**Given passage:**
--- START ---
= 1979 in rail transport =

==Events==
===January===
- January - An electrical fire erupts aboard a Bay Area Rapid Transit (BART) train traveling in the transbay tube; the fire kills one firefighter and closes the system for more than two months.

=== February ===
- February 1 - The Southern Railway's Southern Crescent becomes Amtrak's Crescent as Southern discontinues independent passenger train service.
- February 10 – The Philippine National Railways opens its Dagupan Express service on the PNR North Main Line.
- February 26 - The Superliner railcar enters revenue service with Amtrak.

===March===
- March - Rio de Janeiro Metro in Brazil begins operation.
- March 17 - Penmanshiel Tunnel on British Rail collapses during reconstruction, killing two workers.
--- END ---
**Directions for this task:** According to the 1979 rail transport list, what happened to the Superliner railcar on February 26?

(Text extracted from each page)
--- START ---
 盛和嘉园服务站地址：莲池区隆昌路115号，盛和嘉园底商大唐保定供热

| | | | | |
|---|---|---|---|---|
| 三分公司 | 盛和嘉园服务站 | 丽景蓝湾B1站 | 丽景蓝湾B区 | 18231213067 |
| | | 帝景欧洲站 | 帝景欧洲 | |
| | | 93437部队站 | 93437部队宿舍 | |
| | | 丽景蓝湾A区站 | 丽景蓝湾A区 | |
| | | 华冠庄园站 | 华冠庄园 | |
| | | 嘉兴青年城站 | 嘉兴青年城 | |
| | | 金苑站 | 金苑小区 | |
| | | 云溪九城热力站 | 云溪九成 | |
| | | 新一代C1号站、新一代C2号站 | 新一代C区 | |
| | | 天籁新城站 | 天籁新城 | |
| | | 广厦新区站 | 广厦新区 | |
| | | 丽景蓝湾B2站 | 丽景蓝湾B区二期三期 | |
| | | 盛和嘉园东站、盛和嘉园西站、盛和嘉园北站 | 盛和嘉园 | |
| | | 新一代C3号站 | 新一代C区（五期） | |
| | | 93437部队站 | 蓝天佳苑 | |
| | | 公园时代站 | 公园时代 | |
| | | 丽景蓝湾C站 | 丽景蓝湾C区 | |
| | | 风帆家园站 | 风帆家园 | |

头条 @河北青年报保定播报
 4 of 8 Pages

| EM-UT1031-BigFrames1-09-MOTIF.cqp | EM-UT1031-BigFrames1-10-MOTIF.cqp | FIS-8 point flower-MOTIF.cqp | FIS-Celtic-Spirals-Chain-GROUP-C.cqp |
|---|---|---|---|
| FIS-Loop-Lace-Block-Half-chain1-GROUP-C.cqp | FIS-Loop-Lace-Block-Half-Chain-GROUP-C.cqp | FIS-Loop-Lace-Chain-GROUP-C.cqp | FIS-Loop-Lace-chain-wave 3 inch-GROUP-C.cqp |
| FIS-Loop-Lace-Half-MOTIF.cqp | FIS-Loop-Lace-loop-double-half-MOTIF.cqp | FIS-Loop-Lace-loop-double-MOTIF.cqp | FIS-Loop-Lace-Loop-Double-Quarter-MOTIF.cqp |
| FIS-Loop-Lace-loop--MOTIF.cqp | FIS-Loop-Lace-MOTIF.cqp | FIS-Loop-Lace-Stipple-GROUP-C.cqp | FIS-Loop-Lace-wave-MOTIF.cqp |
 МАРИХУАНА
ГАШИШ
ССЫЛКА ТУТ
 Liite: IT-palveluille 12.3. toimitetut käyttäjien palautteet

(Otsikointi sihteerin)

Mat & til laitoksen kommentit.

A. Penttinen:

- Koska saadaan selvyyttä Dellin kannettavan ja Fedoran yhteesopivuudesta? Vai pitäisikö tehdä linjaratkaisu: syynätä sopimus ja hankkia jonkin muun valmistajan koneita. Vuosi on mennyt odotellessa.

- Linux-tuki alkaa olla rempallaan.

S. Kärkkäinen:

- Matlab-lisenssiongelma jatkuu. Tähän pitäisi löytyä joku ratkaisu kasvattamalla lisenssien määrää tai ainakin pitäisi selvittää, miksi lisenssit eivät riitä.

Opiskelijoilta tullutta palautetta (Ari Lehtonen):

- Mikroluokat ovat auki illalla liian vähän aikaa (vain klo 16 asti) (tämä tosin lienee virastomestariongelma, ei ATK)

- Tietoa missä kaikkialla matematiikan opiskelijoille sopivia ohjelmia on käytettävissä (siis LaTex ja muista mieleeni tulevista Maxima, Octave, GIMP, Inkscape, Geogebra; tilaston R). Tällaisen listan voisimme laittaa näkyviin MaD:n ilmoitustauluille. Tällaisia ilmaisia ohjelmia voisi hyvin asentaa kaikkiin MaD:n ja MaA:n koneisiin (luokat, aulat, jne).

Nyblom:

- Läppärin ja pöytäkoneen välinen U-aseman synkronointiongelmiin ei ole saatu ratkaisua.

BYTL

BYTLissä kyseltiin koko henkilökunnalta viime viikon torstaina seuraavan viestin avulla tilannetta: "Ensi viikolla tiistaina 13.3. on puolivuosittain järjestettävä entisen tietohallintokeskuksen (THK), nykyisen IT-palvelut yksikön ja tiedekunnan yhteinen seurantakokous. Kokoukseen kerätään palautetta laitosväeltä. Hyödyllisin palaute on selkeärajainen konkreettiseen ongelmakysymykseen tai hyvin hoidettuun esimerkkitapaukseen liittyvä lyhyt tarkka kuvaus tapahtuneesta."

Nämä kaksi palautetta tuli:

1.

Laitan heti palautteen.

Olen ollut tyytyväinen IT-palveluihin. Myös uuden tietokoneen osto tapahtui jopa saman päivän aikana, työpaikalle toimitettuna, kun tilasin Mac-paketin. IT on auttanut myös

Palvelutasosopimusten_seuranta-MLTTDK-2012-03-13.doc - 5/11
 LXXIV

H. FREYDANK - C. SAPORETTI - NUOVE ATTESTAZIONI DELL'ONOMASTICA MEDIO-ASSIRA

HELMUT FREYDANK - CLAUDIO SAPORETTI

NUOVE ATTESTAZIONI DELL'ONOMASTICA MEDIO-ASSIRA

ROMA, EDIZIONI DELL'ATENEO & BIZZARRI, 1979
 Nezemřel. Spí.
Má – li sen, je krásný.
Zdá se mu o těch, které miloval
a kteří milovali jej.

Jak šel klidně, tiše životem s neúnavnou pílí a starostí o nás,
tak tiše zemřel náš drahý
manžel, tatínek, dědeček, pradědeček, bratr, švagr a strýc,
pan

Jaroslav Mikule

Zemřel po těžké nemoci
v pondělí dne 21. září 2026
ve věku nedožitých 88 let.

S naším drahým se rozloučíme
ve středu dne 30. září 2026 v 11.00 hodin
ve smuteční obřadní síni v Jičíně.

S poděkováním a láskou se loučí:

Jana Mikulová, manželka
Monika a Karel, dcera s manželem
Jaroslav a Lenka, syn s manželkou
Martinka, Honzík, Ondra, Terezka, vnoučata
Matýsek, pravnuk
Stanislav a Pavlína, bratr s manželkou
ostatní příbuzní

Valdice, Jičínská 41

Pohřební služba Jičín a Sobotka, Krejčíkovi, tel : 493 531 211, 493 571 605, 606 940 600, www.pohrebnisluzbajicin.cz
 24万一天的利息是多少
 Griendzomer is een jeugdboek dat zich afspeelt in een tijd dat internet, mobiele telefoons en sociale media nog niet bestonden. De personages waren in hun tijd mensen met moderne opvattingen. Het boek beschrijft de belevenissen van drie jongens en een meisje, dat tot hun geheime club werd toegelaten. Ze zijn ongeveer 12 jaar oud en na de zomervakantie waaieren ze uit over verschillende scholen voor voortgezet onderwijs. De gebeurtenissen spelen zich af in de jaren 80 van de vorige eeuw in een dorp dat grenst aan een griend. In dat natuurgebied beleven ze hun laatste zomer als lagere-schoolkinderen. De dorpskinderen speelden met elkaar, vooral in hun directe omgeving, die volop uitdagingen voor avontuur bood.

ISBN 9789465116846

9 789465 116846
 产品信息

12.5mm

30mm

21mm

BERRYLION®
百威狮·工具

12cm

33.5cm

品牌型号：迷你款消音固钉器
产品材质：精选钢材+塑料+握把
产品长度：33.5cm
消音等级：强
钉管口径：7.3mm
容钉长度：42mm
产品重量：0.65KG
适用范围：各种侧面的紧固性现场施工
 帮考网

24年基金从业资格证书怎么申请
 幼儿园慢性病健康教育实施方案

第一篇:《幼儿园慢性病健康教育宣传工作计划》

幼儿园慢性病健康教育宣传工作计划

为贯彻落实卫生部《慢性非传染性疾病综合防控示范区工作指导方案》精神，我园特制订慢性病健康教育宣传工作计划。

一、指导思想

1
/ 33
--- END ---
**Written response:** It entered revenue service with Amtrak.